Le 3 et 4 novembre s’est déroulé au sein de l’hémicycle à l’Assemblée nationale, l’examen des crédits de la mission Outre-mer pour lequel je suis rapporteur spécial au sein de la commission des finances, de l’économie générale et du contrôle budgétaire.

J’ai présenté deux amendements en séance avec un double avis favorable de la commission et du gouvernement qui ont été adoptés.
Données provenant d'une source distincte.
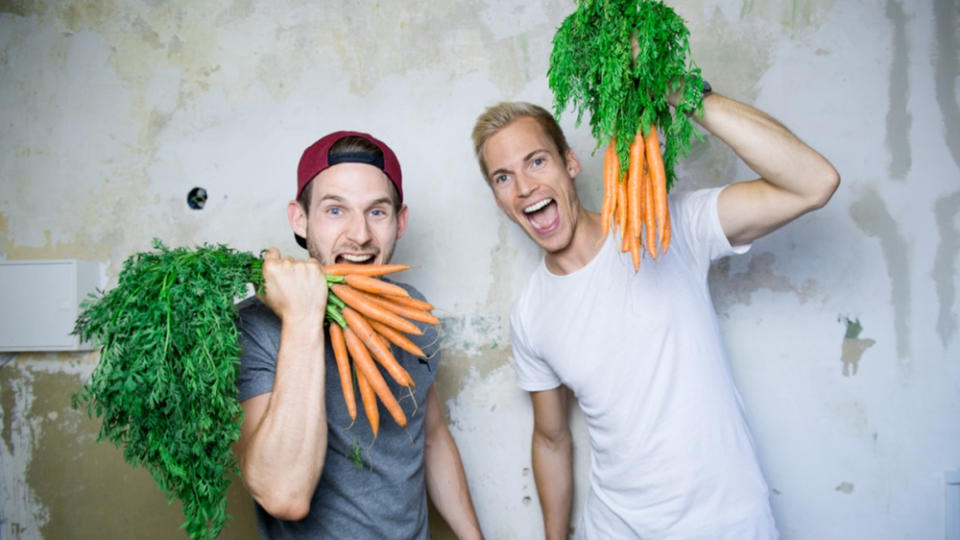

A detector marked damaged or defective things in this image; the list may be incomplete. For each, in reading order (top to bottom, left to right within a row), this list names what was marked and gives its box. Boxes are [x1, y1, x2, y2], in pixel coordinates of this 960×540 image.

peeling paint [884, 0, 908, 181]
peeling paint [932, 0, 960, 170]
peeling paint [704, 252, 816, 312]
peeling paint [840, 316, 876, 376]
peeling paint [852, 188, 912, 360]
peeling paint [928, 191, 960, 346]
Le premier amendement permet la réduction d’impôt concernant les travaux de réhabilitation et de confortation contre le risque sismique de logements achevés depuis plus de vingt ans. Le propriétaire prend l’engagement, pour une durée de cinq ans au moins, soit d’affecter à sa résidence principale, soit de louer nus à usage d’habitation principale. L’objectif est de proroger une nouvelle fois l’application de ce dispositif pour trois ans, soit jusqu’au 31 décembre 2023. En effet, face à la recrudescence des événements climatiques et sismiques graves susceptibles d’affecter les Outre-mer, il apparaît justifié de maintenir une aide fiscale à la réalisation de travaux de réhabilitation et de mise aux normes sismiques et cycloniques des habitations ultramarines.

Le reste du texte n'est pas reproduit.